In all, the toggle trigger is a much better design for opening and locking the device closed. The trigger makes the new device substantially easier to use.
In addition to the change in the locking mechanism, the new model features a much improved junction between the axle of the pulley and the gold swing arm. The pulley axle has a grooved post that seats into a long channel on the gold swing arm.
This prevents the gold swing arm from being able to be forced to bend open. This was an issue with the old model, if the bottom clip in hole was unclipped, in certain situations the rope could ride up the edge of the pulley and "jump" from the pulley, forcing the gate to bend open and the rope would then fall off the device.
The new model has an updated cam mechanism, cam-lock and release. The new design resembles a scaled up Micro-Traxion. The cam has a much smaller push tab on it so pushing the cam into the locked position is slightly more difficult. This creates some minor hassle when trying to disengage the cam to lower a bag just a few inches, then re-engaging and continuing with the haul (this is a trick I often use to bump a heavy haul bag past a small roof). Once the cam is locked open, the device now has a push button on the top that will release the cam causing it to spring back into the locked and engaged position.

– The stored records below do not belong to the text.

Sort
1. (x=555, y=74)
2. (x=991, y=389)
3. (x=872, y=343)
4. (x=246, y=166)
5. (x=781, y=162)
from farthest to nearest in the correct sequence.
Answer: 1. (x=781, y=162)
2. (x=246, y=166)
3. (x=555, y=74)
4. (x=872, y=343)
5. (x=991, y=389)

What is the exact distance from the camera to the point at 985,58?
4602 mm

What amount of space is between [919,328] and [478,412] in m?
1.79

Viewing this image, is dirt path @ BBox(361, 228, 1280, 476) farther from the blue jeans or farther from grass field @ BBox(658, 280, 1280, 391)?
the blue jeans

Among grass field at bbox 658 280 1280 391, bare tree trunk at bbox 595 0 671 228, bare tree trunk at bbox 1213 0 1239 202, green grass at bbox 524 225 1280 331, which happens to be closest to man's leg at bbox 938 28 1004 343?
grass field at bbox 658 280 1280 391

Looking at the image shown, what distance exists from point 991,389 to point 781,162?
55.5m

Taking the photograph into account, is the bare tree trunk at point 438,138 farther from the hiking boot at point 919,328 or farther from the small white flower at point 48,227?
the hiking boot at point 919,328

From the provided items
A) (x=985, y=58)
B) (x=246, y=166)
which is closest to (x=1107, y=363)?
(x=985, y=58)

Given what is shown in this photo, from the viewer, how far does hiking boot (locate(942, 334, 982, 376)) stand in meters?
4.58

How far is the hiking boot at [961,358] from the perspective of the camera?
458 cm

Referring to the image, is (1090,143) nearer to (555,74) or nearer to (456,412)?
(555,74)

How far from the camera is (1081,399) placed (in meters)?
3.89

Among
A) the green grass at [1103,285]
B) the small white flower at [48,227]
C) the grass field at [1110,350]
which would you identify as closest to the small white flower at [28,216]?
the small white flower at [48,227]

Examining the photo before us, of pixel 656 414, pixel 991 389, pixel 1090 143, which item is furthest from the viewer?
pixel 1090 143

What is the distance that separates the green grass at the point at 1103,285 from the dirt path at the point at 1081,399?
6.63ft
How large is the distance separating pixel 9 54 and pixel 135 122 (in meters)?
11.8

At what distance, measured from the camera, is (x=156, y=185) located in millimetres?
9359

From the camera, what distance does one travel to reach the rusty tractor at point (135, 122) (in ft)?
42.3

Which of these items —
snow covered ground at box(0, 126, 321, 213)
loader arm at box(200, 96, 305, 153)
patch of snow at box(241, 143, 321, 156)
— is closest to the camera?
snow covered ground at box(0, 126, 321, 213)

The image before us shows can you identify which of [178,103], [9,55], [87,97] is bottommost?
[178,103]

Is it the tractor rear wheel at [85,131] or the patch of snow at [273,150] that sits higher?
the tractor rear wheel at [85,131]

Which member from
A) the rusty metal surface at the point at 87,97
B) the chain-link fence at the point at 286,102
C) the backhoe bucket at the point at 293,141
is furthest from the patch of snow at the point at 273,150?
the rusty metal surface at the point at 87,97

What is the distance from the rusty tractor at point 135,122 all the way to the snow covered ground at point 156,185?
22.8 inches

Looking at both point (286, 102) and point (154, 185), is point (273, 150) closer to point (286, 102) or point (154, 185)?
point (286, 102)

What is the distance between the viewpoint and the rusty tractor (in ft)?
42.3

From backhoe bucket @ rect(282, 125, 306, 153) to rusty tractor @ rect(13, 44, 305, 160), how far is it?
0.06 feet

In general the changes all seem like great upgrade from the previous model. The ease of use is increased with the toggle trigger style opening system, the size feels smaller despite the increase to its girth and it is 20 grams lighter. The new caming mechanism is safer and helps to prevent failure.
Another addition to the new model wall hauler is a small black plastic plate situated below the pulley. Petzl reports that this prevents improper loading of the device in an upside down position. It also helps to clarify at a glance where to load the rope without any confusion. Further use of the new Pro Traxion has shown that it is a superior device, the ease of use is much greater and the fact that it is 20 grams lighter is always a welcome treat!
This hauling device is very strong and dependable. We have never heard of anyone wearing down the cam teeth on this Petzl pulley. The fact that you can attach and detach the hauling rope without removing it from the anchor is handy. The operation of the pulley is great. Another plus is the ability to haul using only one ascender with the Pro Traxion (an extra ascender to catch the rope is not necessary). My approach is to attach a Petzl Ascension Ascender to use in combination with this device.
There are no major gripes with this climbing pulley but we have some minor ones. Due to the large diameter clip in point, it's key to use in tandem with an oval-shaped or pear locking biner. Two fine options are the Petzl OK or Petzl Attache.
One safety issue with this device is you need to really be careful about properly attaching the device to the climbing rope, engaging the clamp, and clipping a biner through the bottom holes for safety. There was a fatal accident in Zion where the device was not properly engaged and led to events that caused a rope to break.
This is best suited for any wall that will take more than one night and your load is more than 100 pounds. While this can handle loads up to 560 pounds, above 200 pounds you should use a pulley that is 3 inches or bigger. If your load is less than 100 pounds, go with the Petzl Mini Traxion.
The Petzl Pro Traxion is really expensive compared to the Waul Hauler. If you are going to do a ton of walls, it is worth it. The good news is that the device is so durable that you could possibly resell it for a decent amount of money. However, keep in mind that many people feel you should not resell used climbing gear.